* _Work to be completed_: What is needed here is every line of the records that includes "label".

(Collected data entries)
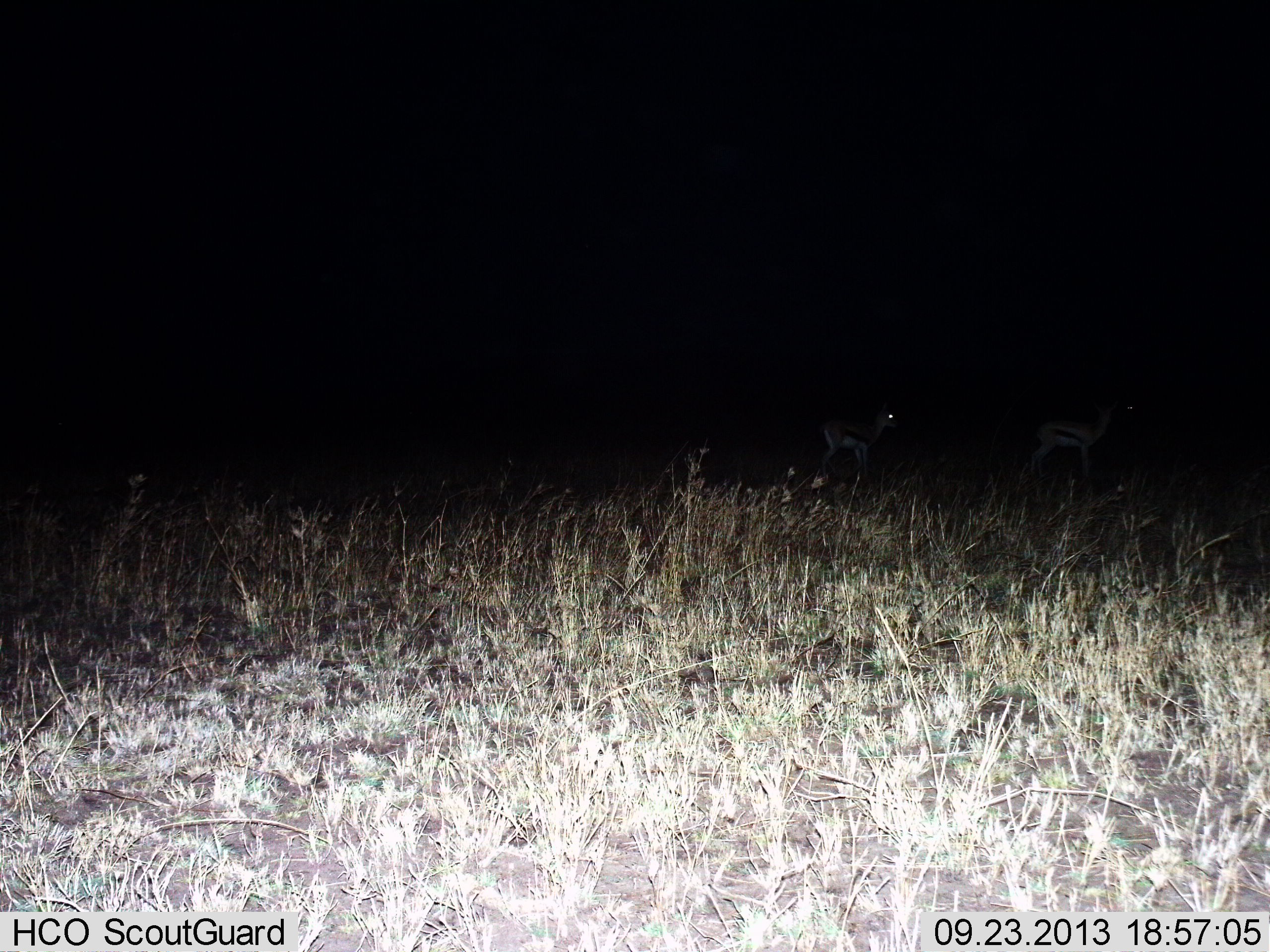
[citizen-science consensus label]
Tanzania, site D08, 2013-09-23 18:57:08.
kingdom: Animalia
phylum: Chordata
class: Mammalia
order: Artiodactyla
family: Bovidae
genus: Eudorcas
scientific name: Eudorcas thomsonii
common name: thomson's gazelle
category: gazellethomsons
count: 2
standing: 90%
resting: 0%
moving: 10%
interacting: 0%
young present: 0%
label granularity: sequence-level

* _Response box_:
[citizen-science consensus label]
label granularity: sequence-level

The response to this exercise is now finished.